----- Page extract -----

We're following the news of Russia's latest attacks, the infrastructure damage in Ukraine and the precarious status of the grain deal.

In the meantime, here's a look back at some key developments in the conflict this past week. You can read the full recap here.

Progressive Democrats sent, then withdrew, a letter urging President Biden to seek diplomacy with Russia toward a cease-fire in Ukraine. Thirty members of Congress had signed the letter, which caused a backlash, including from fellow Democrats, but some signatories explained they signed it soon after it was drafted in early summer and much has changed since.

Russia practiced conducting a nuclear strike on Oct. 26 in its first big nuclear drill since invading Ukraine this year. The Kremlin's defense minister said it was a rehearsal for responding to a nuclear attack. It came as NATO carried out its annual Steadfast Noon nuclear exercises.

President Vladimir Putin repeated the allegation, without evidence, that Ukraine is preparing to set off a dirty bomb. The U.S. and its allies dismiss this as a false pretext for Russia's own possible future actions.

----- Data provided -----

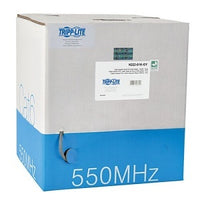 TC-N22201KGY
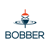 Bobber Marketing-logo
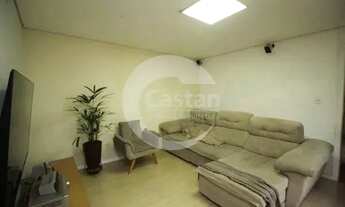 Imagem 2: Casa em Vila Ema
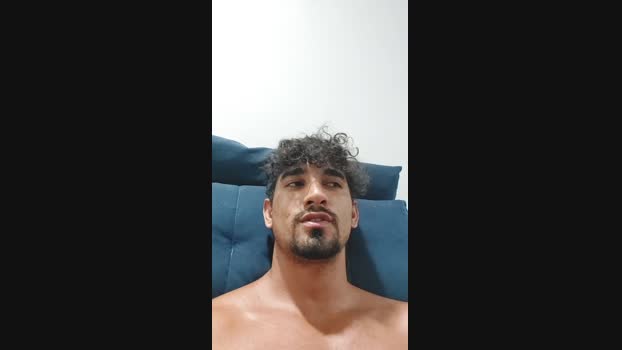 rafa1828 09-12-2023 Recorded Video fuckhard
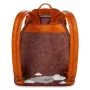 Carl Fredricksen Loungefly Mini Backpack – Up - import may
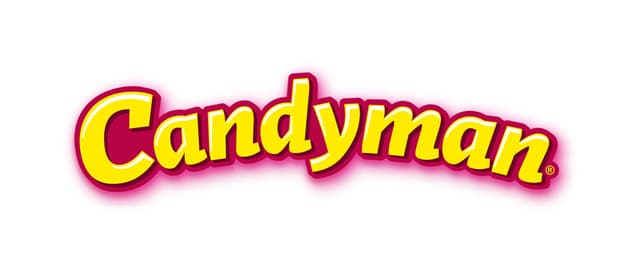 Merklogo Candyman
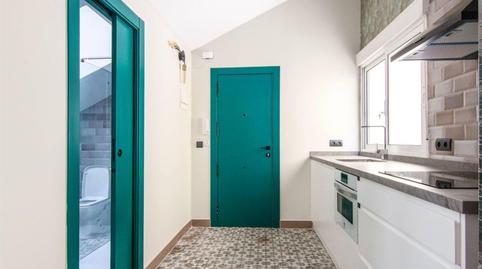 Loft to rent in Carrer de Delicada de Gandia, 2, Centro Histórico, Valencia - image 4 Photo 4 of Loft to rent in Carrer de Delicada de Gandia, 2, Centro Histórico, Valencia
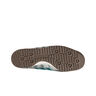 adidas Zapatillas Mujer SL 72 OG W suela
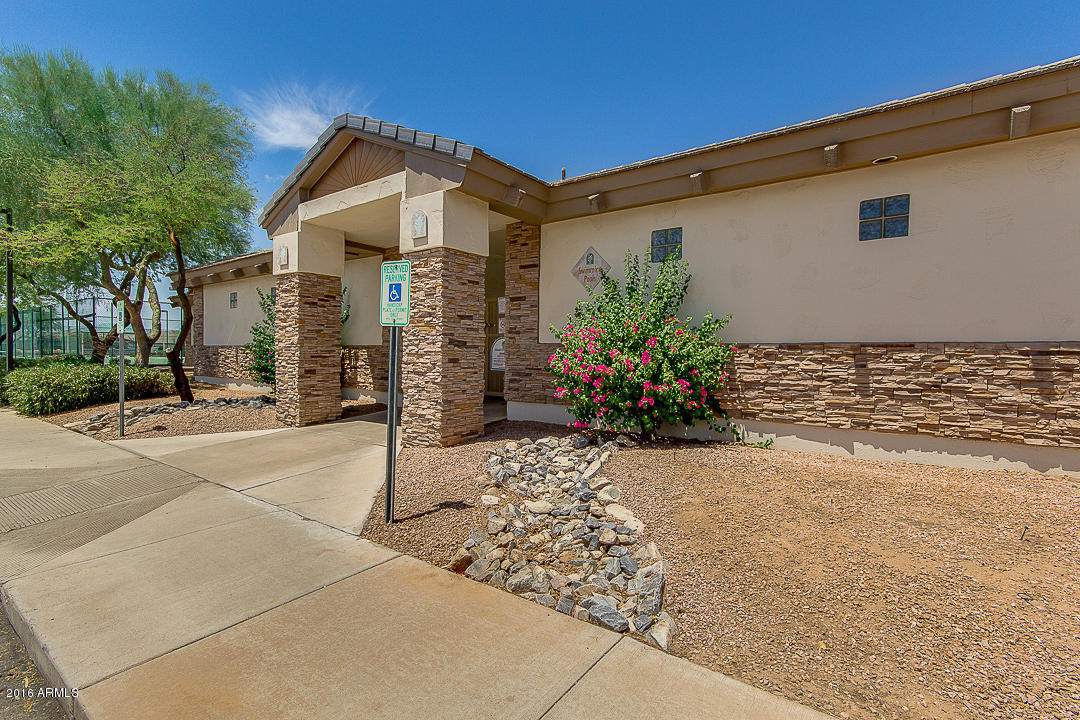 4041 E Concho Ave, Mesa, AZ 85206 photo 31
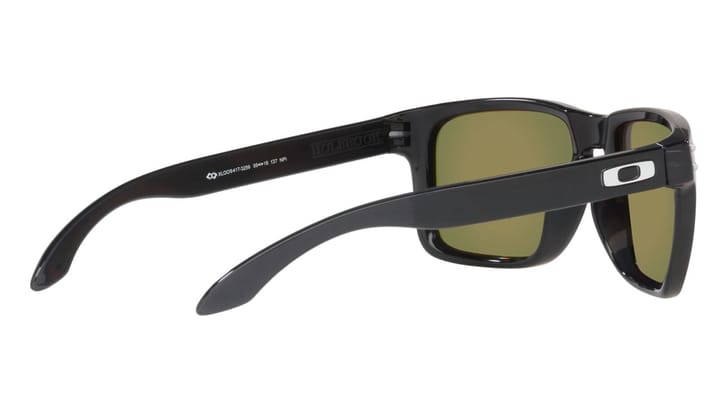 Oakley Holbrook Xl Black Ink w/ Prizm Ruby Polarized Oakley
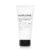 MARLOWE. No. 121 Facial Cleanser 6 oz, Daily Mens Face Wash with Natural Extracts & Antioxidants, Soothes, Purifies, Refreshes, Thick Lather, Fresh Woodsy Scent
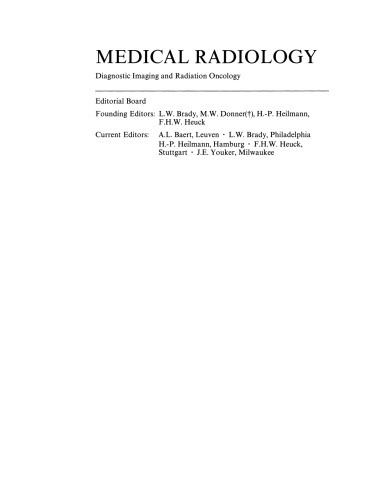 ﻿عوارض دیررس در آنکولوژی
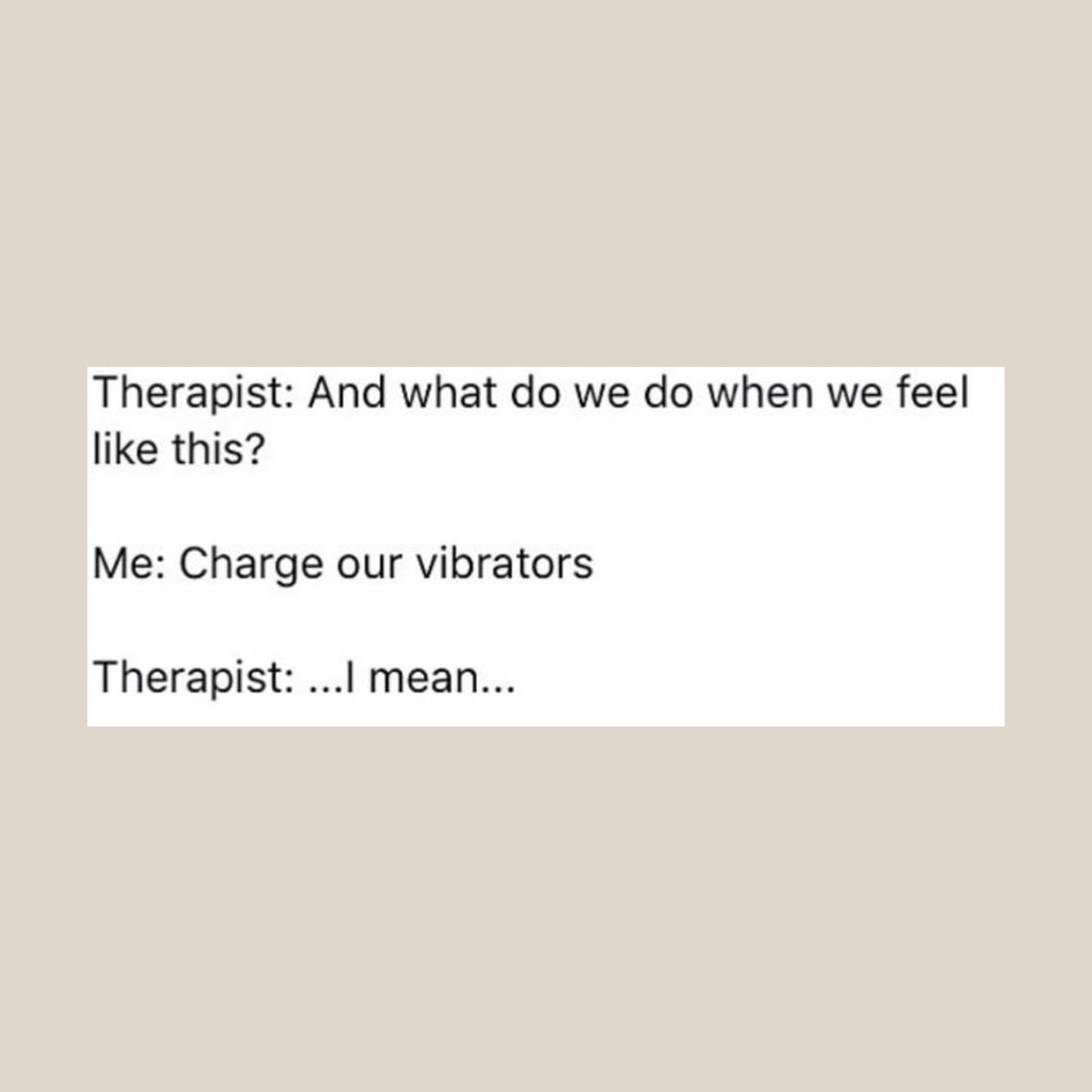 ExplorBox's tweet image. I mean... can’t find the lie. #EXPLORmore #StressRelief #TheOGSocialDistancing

-----

_Directive 1:_ Format the listing, starting with its first line and going on through the line with "4041 E Concho Ave, Mesa, AZ 85206 photo 31", as a Markdown table with the columns Row and Caption. Leave out blank lines and the pictures.
_Directive 2:_ Resume the weekly recap of the war in Ukraine from the point where it stops.

_Response 1:_
| Row | Caption |
|---|---|
| 1 |  TC-N22201KGY |
| 2 |  Bobber Marketing-logo |
| 3 |  Imagem 2: Casa em Vila Ema |
| 4 |  rafa1828 09-12-2023 Recorded Video fuckhard |
| 5 |  Carl Fredricksen Loungefly Mini Backpack – Up - import may |
| 6 |  Merklogo Candyman |
| 7 |  Loft to rent in Carrer de Delicada de Gandia, 2, Centro Histórico, Valencia - image 4 Photo 4 of Loft to rent in Carrer de Delicada de Gandia, 2, Centro Histórico, Valencia |
| 8 |  adidas Zapatillas Mujer SL 72 OG W suela |
| 9 |  4041 E Concho Ave, Mesa, AZ 85206 photo 31 |

_Response 2:_
Germany's president acknowledged a "bitter failure" of his and other governments' policies toward Russia. In his national address on Oct. 28, President Frank-Walter Steinmeier said Russia's war has "reduced the European security order to ashes."

Russia accused Ukraine of a "massive" drone attack on its Black Sea fleet and civil ships off the coast of Crimea over the weekend. Moscow also alleged that "British specialists" were involved in directing the drones as well as damaging gas pipelines, which London denied.

Russia suspended its role in a deal allowing Ukrainian grain to be exported through the Black Sea, citing the alleged drone strikes. The move drew condemnation from Western leaders and the U.N., which brokered the arrangement to ease a global food crisis.


You can read past recaps here. For context and more in-depth stories, you can find more of NPR's coverage here. Also, listen and subscribe to NPR's State of Ukrainepodcast for updates throughout the day.

Context

Bombing of Ukrainian cities is seen as the new Kremlin strategy

Posted October 31, 2022 at 11:24 AM EDT

NPR's Moscow Correspondent, Charles Maynes, says the attacks on Ukrainian infrastructure are widely seen as a deliberate strategy to debilitate the country's civilian population as colder temperatures set in.

Here's a bit of his reporting:


Russia's Defense Ministry said its forces carried out the latest strikes "with long-range high-precision air and sea-based weapons against the military command and energy systems of Ukraine."

"The goals of the strikes were achieved. All designated targets were hit," said the ministry’s spokesman Igor Konashenkov in his daily video briefing.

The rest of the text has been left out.